180509 172208 Singapore

 

 

180508 100144 Flug nach Singapore

Singapur Airport:
Es gibt Trolleys! Große für das große Gepäck und kleine für das Handgepäck.;-)
Den SIA Schalter, an dem wir uns wegen Hoteltransfer und Stoppover Voucher melden sollen,  finden wir  auf dem Flughafenplan und laufen hin.
Leider ist dort nur ein leerer langer Tresen. 
Also erst mal zurück zur Info.
Wir werden ein paar Meter weiter geschickt, dort sitzt eine Dame versteckt hinter ihrem Tresen, dem SIA Schalter.
Irgendwann sitzen wir dann im Shuttlebus und da wird es  sehr spannend. Der Fahrer sagt die Namen der Hotels nicht an.
Vom Fahrgast wird wohl erwartet, dass er den Ausstiegspunkt selbst identifiziert. Wenn man das geschafft kommt die zweite Herausforderung.
Schnell alles Gepäck zusammenpacken und aus dem Kleinbus springen, bevor der zum nächsten Stopp weiter rast.

 

Bahnhof Nürnberg - und das Schleppen und Warten beginnt...
Da wir in unserer Emma mit Schalenkoffern oder ähnlichem mit Rädern nicht viel anfangen können, haben wir nur ganz normale Reisetaschen zum Tragen und dazu 2 auch nicht ganz leichte Rucksäcke.
Trolleys sind aus Kundenfreundlichkeit bei der Bahn vor ein paar Jahren abgeschafft worden. Davon wussten wir leider nichts.

An angegebenem Gleis laufen wir von Abschnitt D nach A, also einmal den ganzen Bahnsteig entlang. Dort angekommen, entdecken wir die Anzeige, dass wegen Bauarbeiten der Zug heute auf einem anderen Gleis ankommt.

Also nochmal treppab, treppauf.
Angelikas Bein und mein Rücken sind begeistert

Die Abfahrt ist pünktlich, in Aschaffenburg wartet der Zug sogar, weil er zu früh dran ist.
Dann wird der Zug immer langsamer und wir kommen mit einiger Verspätung in Frankfurt Hbf. an. Dort geht gar nichts mehr weiter und wir erfahren nach
einiger Zeit, dass am Fernbahnhof am Flughafen ein Feueralarm ausgelöst wurde.

So fahren wir schließlich auch nicht in den Fernbahnhof ein, sondern in den Regionalbahnof, was an sich nicht schlimm wäre, wenn wir nicht unser superleichtes Gepäck hätten.
Trolleys gibts hier auch  nicht. Also wieder Schleppen. Uschi hat uns noch den Tipp mit dem AirRail Checkin am Fernbahnhof gegeben.

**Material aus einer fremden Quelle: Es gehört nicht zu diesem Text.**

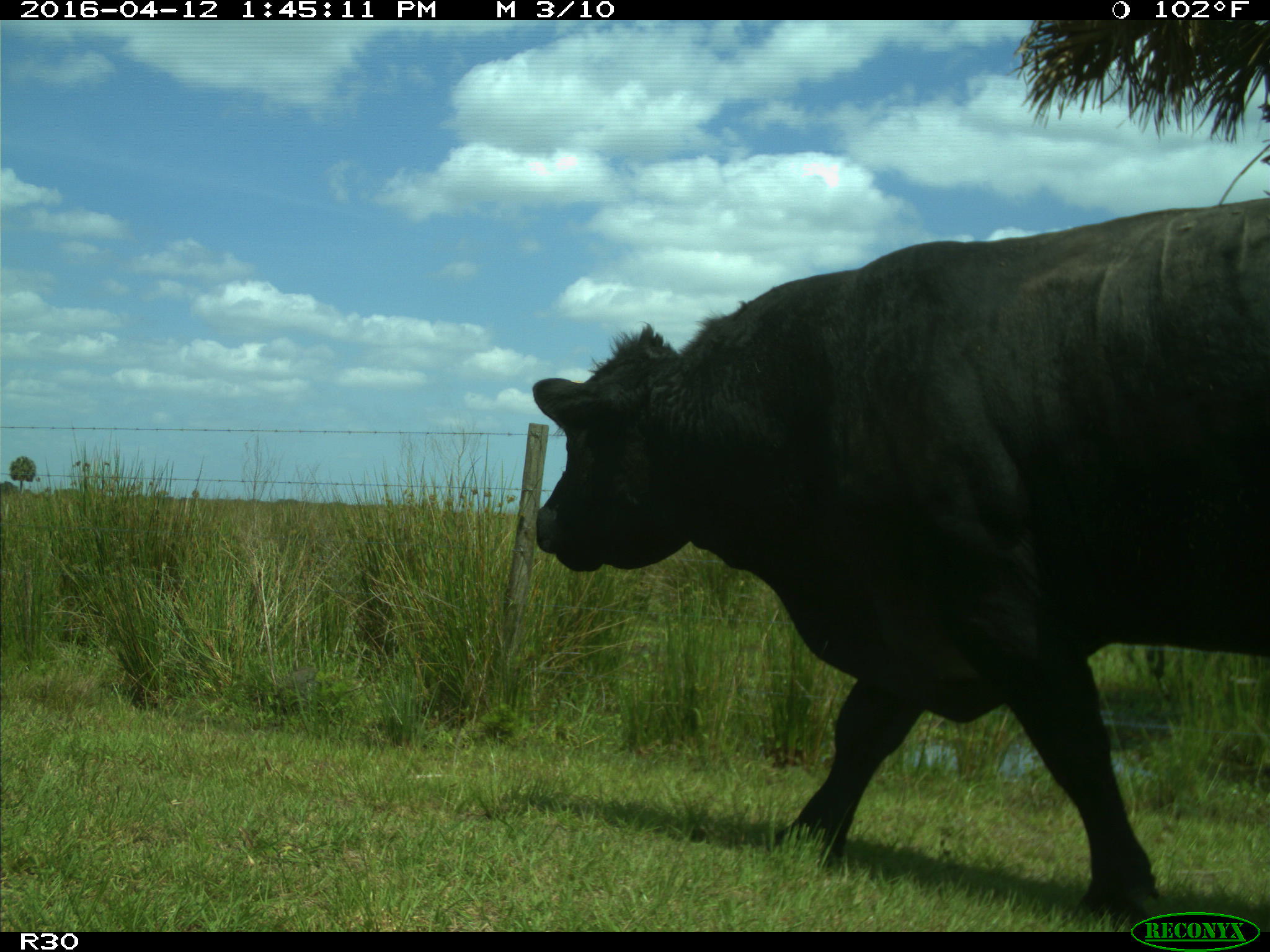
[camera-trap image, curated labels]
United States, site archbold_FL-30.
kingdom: Animalia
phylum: Chordata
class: Mammalia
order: Artiodactyla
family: Bovidae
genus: Bos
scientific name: Bos taurus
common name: domestic cow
Bos taurus (domestic cow).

So machen wir erneut Bodybuiling mit unserem Gepäck und tatsächlich:  dort werden wir wirklich unsere 2 Taschen  los.
Nachdem jedes unserer Electronic-Devices einzeln gescannt worden ist, gibt es im Gate-Bereich auch wieder Trolleys.

Das Flugzeug kommt auch nicht wie geplant. Zur Boarding Time sitzen wir mit der  Crew zusammen am Gate  und warten auf den Flieger, der dann irgendwann doch noch mit  Verspätung von Frankfurt abhebt.

In der Holzklasse zu zweit auf drei Plätzen, das ist schon fast premium economy.

Nach unserem Fintnessprogramm schlafen wir fast den ganzen Flug bis nach Singapur.